The donated works are from Dave and Reba Williams's five-year-old Print Research Foundation in Stamford, Conn., and include prints from the etching revival in the late 19th century through Andy Warhol's reign in the 1960s, with an emphasis on Depression-era works. The gift also includes the foundation's research library and the proceeds from the sale of the foundation's building in Stamford. In a separate transaction, the National Gallery bought 250 prints from the Williamses' personal collection.
Neither party would comment on the value of the donation or the private collection sale price. The New York Times estimated the entire collection's value at $5 million.
The gift includes works from more than 2,000 artists and adds significant breadth to the gallery's holdings, according to Judith Brodie, curator of modern prints and drawings. The collection "encompasses and acknowledges great works, but it also focuses attention on thousands of artists who made significant contributions," she said. The collection includes the greatest number of artists of any gift the gallery has received. "So instead of jumping from one highlight to another, it gives a broader and more accurate of account of the history of printmaking."
Brodie is especially excited to get Louis Lozowick's bold, modernist lithograph "New York" (1925) and Charles Sheeler's "Industrial Series, No. 1" (1928). The biggest chunk of donated art was crafted during the Depression. There's Thomas Hart Benton's "Departure of the Joads" (1939), which depicts Steinbeck's famously impoverished family packing up their jalopy. There's also Martin Lewis's "Arc Welders at Night" (1937) and Blanche Grambs's "Miner's Head" (1930s).
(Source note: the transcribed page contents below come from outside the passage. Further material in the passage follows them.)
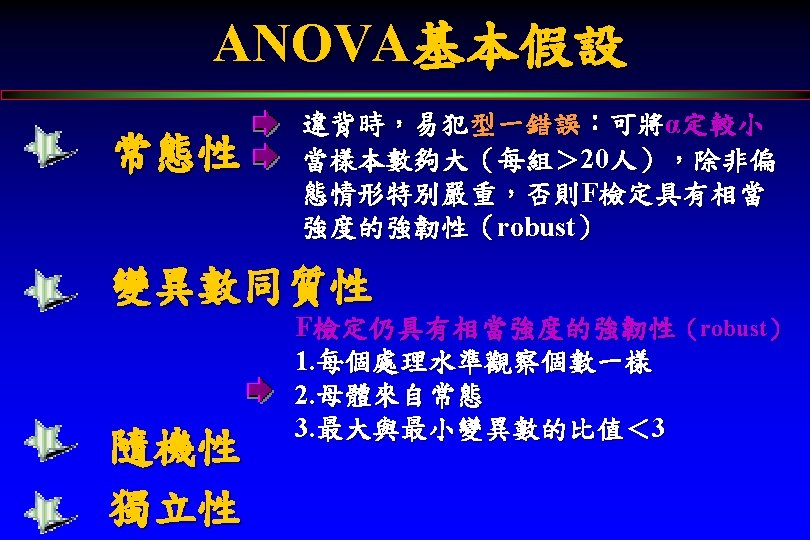 ANOVA基本假設

常態性

違背時，易犯型一錯誤：可將α定較小

當樣本數夠大（每組＞20人），除非偏態情形特別嚴重，否則F檢定具有相當強度的強韌性（robust）

變異數同質性

F檢定仍具有相當強度的強韌性（robust）
1.每個處理水準觀察個數一樣
2.母體來自常態
3.最大與最小變異數的比值＜3

隨機性

獨立性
The public won't be able to view the works until the end of summer at the earliest, and an official exhibition of the prints -- original works of art (lithographs, etchings, woodcuts) reproduced by making impressions from a mold -- is years away.
After more than three decades of art collecting, the Williamses, now in their 70s, began thinking about where their collection would go when they died. Reba Williams said family members weren't interested, so they chose the gallery. Dave retired as chairman of investment firm Alliance Capital Management (now AllianceBernstein) and Reba is a writer.
Reba said waving goodbye to a Warhol series titled "Flowers" will be a "heartbreaker." "It's the first print we bought together when we got married in 1975," she said by phone from the couple's home in Greenwich. "We love them. But they're gone." Dave Williams spoke of the satisfaction of giving: "We feel wonderful about it."
Other pieces in the collection include a Pollock ("Coal Mine -- West Virginia") and what's believed to be the only existing impression of Winslow Homer's "The Signal of Distress." But there are also artists like Jolán Gross Bettelheim, a Hungarian-born and Cleveland-educated printmaker commissioned by the Works Progress Administration during the New Deal. The Williamses went all the way to Budapest to find her prints of industrial scenes, including 1943's "Home Front," a cubist view of a factory assembly line.
"In the art market there's a lot of doom and gloom, so we thought this might be a cheering note," Reba Williams said. " . . . It seemed like a time for a gesture of optimism, of our belief in American art and the gallery."